Creating Data Where There is None

At WebLaws.org, Robb Shecter is puzzling through how to deal with the California Code’s curious lack of titles. Most state codes provide a title for each law (known as a “catch line” in most states), such as “Enforcement of child labor law,” “Fees for filing documents or issuing certificates,” or “Money derived from forest reserve.” Not California’s. Robb provides the example of California’s § 459, the law prohibiting burglary. One must read through the law to know what it does. This, of course, makes it very difficult to navigate through the California Code.

The question that Robb asks is what we are to do about this. The problem is abstract for me—I have no immediate prospects of working on the California Code, but Robb has it online now, so the problem is very real for him.

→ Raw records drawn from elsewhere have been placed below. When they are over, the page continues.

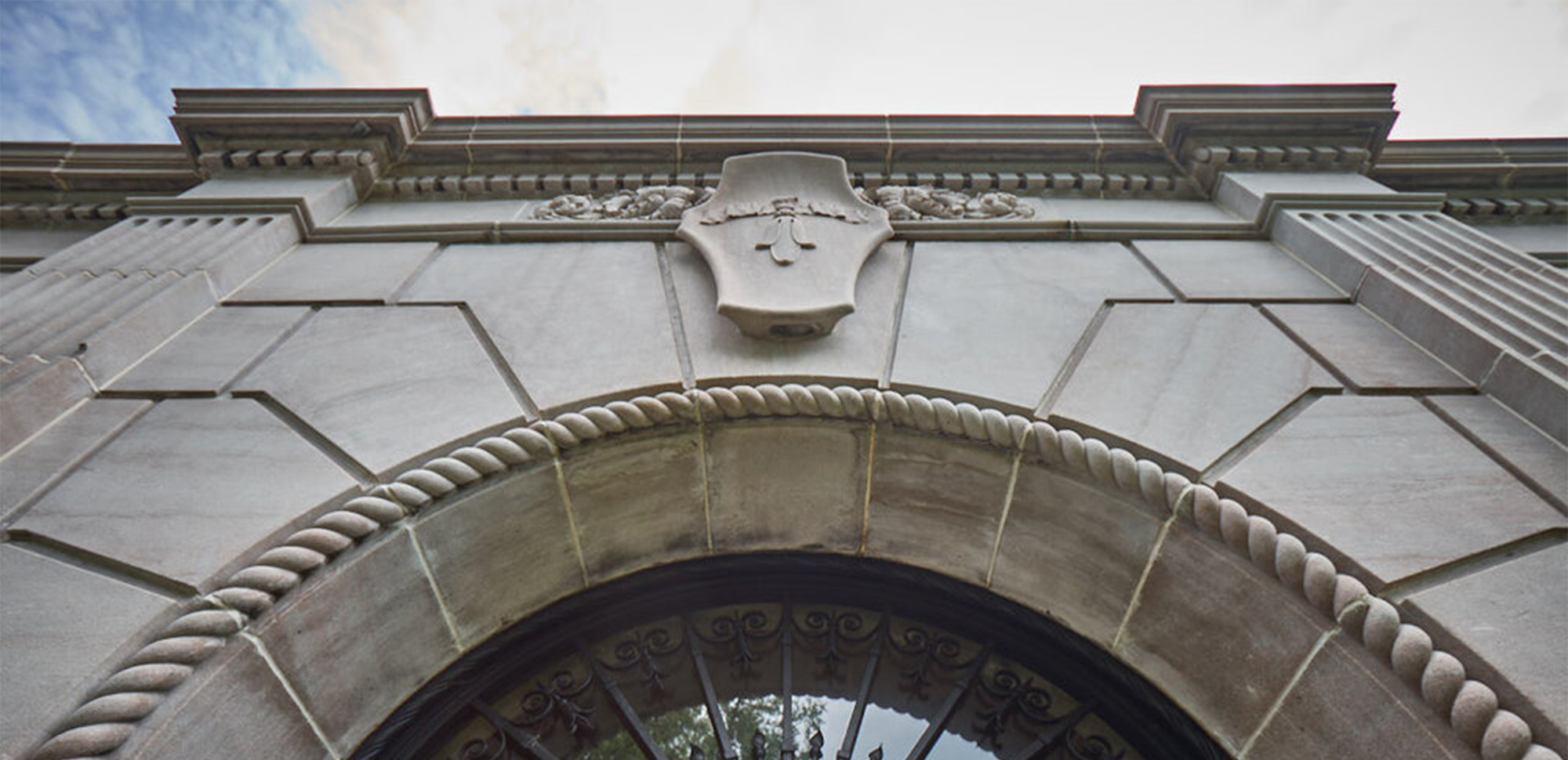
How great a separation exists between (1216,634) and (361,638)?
2771 mm

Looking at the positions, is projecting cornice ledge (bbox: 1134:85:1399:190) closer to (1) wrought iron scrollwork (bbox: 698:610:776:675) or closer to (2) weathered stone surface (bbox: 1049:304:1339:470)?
(2) weathered stone surface (bbox: 1049:304:1339:470)

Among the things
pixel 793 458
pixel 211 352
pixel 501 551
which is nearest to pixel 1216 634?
pixel 793 458

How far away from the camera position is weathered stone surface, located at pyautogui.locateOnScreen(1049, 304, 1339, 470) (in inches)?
117

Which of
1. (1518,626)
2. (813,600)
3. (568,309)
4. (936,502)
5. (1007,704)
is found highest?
(568,309)

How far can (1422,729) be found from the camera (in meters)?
2.18

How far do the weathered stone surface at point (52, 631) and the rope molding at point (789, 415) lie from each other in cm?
7

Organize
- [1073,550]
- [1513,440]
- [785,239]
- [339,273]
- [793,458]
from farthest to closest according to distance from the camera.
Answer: [339,273], [785,239], [793,458], [1073,550], [1513,440]

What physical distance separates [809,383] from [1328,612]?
181 centimetres

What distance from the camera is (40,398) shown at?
118 inches

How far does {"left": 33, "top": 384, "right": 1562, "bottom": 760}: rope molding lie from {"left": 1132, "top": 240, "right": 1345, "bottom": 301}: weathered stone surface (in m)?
1.31

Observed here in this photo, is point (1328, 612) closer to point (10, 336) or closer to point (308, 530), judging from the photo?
point (308, 530)

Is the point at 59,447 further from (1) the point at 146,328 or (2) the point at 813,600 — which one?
(2) the point at 813,600

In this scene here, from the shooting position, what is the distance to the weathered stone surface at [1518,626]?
6.68 feet

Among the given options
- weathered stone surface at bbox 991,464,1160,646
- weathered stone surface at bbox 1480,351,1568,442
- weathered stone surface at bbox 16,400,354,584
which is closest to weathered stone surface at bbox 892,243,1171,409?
weathered stone surface at bbox 991,464,1160,646
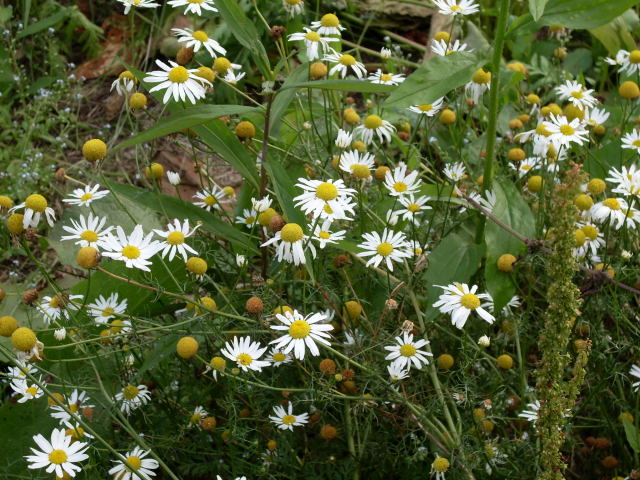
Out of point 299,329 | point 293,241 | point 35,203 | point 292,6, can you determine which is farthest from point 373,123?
point 35,203

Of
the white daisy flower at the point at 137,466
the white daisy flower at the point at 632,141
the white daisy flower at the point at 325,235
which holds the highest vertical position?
the white daisy flower at the point at 632,141

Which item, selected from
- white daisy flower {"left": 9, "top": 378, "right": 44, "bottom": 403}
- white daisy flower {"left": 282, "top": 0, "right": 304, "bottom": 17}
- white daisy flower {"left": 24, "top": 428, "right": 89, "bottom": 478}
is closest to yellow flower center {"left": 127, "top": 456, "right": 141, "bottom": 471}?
white daisy flower {"left": 24, "top": 428, "right": 89, "bottom": 478}

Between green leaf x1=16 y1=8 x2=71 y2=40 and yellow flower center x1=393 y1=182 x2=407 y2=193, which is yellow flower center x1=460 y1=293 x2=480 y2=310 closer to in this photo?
yellow flower center x1=393 y1=182 x2=407 y2=193

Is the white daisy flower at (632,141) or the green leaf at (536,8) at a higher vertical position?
the green leaf at (536,8)

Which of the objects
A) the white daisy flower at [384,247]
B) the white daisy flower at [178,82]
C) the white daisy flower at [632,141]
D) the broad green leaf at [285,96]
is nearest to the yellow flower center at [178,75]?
the white daisy flower at [178,82]

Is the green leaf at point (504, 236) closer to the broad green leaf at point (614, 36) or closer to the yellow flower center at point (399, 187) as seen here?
the yellow flower center at point (399, 187)

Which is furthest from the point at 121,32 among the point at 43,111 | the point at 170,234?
the point at 170,234
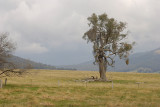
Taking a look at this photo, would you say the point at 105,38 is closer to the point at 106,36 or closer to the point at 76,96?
the point at 106,36

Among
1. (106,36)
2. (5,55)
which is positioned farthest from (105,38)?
(5,55)

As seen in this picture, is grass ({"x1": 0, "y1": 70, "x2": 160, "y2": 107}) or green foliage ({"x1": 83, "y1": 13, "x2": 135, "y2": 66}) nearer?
grass ({"x1": 0, "y1": 70, "x2": 160, "y2": 107})

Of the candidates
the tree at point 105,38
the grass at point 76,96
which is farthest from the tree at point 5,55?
the tree at point 105,38

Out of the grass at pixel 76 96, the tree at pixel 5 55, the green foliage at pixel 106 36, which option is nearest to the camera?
the grass at pixel 76 96

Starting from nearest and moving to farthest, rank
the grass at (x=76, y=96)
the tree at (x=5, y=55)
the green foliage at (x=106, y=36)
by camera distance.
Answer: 1. the grass at (x=76, y=96)
2. the tree at (x=5, y=55)
3. the green foliage at (x=106, y=36)

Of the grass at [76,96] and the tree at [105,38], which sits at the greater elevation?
the tree at [105,38]

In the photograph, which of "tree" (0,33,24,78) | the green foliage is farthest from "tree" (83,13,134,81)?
"tree" (0,33,24,78)

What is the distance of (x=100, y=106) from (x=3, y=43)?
23.6m

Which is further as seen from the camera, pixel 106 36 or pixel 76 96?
pixel 106 36

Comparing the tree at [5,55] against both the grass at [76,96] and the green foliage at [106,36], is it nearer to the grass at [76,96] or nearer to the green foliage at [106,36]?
the grass at [76,96]

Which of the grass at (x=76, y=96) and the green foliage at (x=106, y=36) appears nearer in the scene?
the grass at (x=76, y=96)

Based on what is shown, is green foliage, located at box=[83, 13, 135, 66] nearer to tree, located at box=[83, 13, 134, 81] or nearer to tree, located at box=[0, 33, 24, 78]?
tree, located at box=[83, 13, 134, 81]

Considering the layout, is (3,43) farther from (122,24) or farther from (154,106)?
(122,24)

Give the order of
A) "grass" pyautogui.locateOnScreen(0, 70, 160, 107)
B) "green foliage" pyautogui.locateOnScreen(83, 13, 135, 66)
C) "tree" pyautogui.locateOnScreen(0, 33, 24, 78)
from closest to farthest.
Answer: "grass" pyautogui.locateOnScreen(0, 70, 160, 107)
"tree" pyautogui.locateOnScreen(0, 33, 24, 78)
"green foliage" pyautogui.locateOnScreen(83, 13, 135, 66)
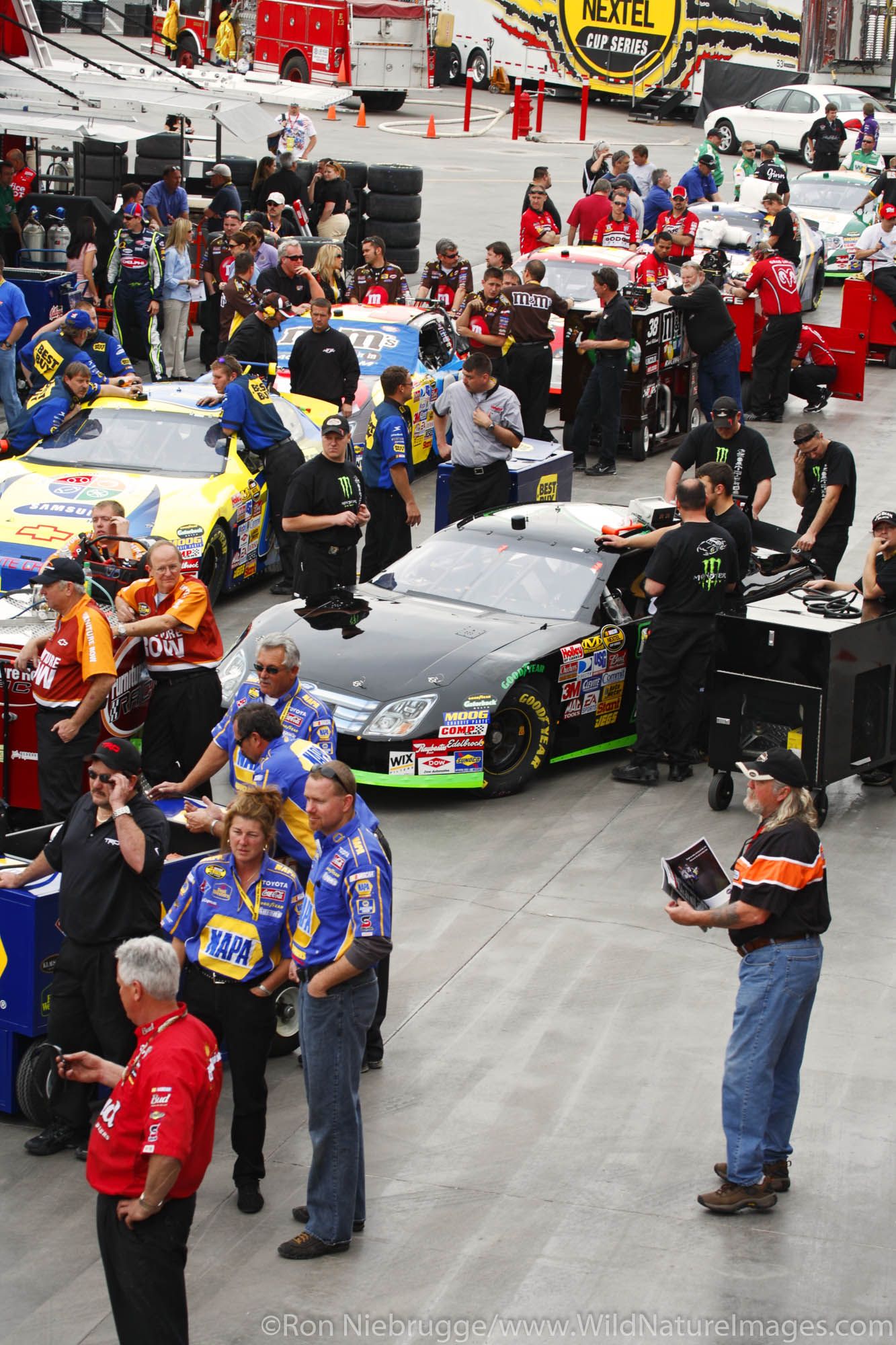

The reason that California has been able to get by with such an odd arrangement is that private legal vendors, like West and LexisNexis, write their own titles for laws. Most attorneys surely use the terminology provided by those companies, some perhaps unaware that those are not official titles. Those titles are copyrighted by those vendors, though, and cannot be used for projects like WebLaws.org or The State Decoded. This means that we must be able to generate our own titles.

Here is the conceptual solution that I arrived at for California some months ago, which I share here in hopes that it might do others some good. I have not implemented this, so while in theory it makes sense, I cannot say for sure that it’ll work.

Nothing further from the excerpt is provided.